La veille risques pays, l’accompagnement en zones à risques et les formations des expatriés sont-ils indissociables ? 

Oui c’est un triptyque très pertinent, un trinôme magique !

 

Est-il important de dissocier la veille risques pays des actions des mouvements terroristes en ayant un rapport ne traitant que du terrorisme ? 

Pour une entreprise il faut avoir un mode opératoire global. Nous faisons toujours bien entendu des Djihad Watcher dû au fait que c’est une menace structurée non étatique implantée à l’échelle mondiale. Mais ce sont des accords-cadres pluriannuels avec nos clients qui font partie de notre offre veille risques pays. 

Il serait en revanche envisageable de développer nos offres sur des secteurs tels que la piraterie maritime. 

 

Aujourd’hui quelles sont les zones dans le monde qui demandent le plus de vigilance et une veille très accrue ? 

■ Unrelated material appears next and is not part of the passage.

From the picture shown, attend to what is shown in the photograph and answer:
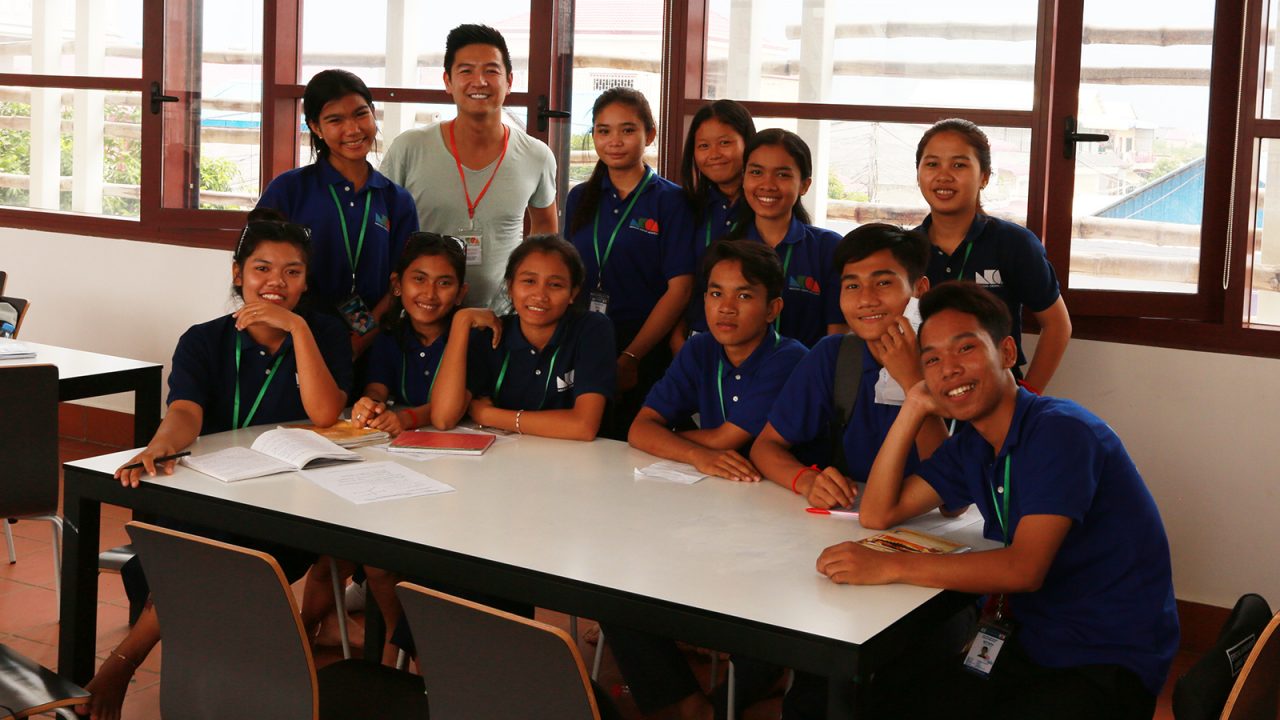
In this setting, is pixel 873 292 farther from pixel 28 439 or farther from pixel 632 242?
pixel 28 439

Notre zone d’intérêts est le sud émergent, le « sud turbulent ». L’Afrique, du fait de sa proximité avec l’Europe de ses richesses en matières premières et ses richesses humaines (2 milliards en 2050) est de fait une Chine à proximité. 

La vision du monde que l’on a, est figée par rapport à l’histoire il faut que l’on ait la souplesse d’esprit d’imaginer un monde nouveau où l’Europe ne serait plus que marginale, où de nouveaux enjeux risquent d’apparaitre notamment avec le réchauffement climatique. 

 

Formations et accompagnement en zones à risques : 

Venant s’ajouter à la veille risques pays les formations et la protection pour les expatriés ainsi que leurs familles lorsque celles-ci les accompagnent, sont devenues un devoir d’obligation pour les entreprises. L’article L. 4121-1du Code du travail décrit clairement un devoir de sécurité à la charge de l’employeur. En effet, en raison des jurisprudences Karachi, Joloet Abidjan(Évènements tragiques ayant affectés la santé et dans certains cas la mort de certains expatriés) les sociétés ayant des intérêts particuliers en zones nommées « à risques », se doivent d’intégrer des protocoles de vigilance consistant à former les expatriés en amont de leur départ ainsi qu’à leur fournir une protection face à des évènements considérés dangereux sur leur personne ou sur les intérêts des sociétés pour lesquelles ils opèrent. 

La veille risques-pays, les formations pour les expatriés ainsi que l’accompagnement en zone à risques doivent être le trio magique de chaque entreprise ayant des intérêts en zones sensibles. 

 

Jean-Marc Balencie est senior manager au sein du pôle Risques Pays du groupe Risk&Co, après avoir occupé le poste de chargé de mission pour le Secrétariat de la Défense Nationale. Ancien élève de l’IEP d’Aix en Provence et titulaire d’un doctorat en droit et sciences politiques de l’université de Grenoble II Pierre Mendès France, il a également été auditeur de l’IHEDN et du Centre des Hautes Études Sur l’Asie et l’Afrique Moderne.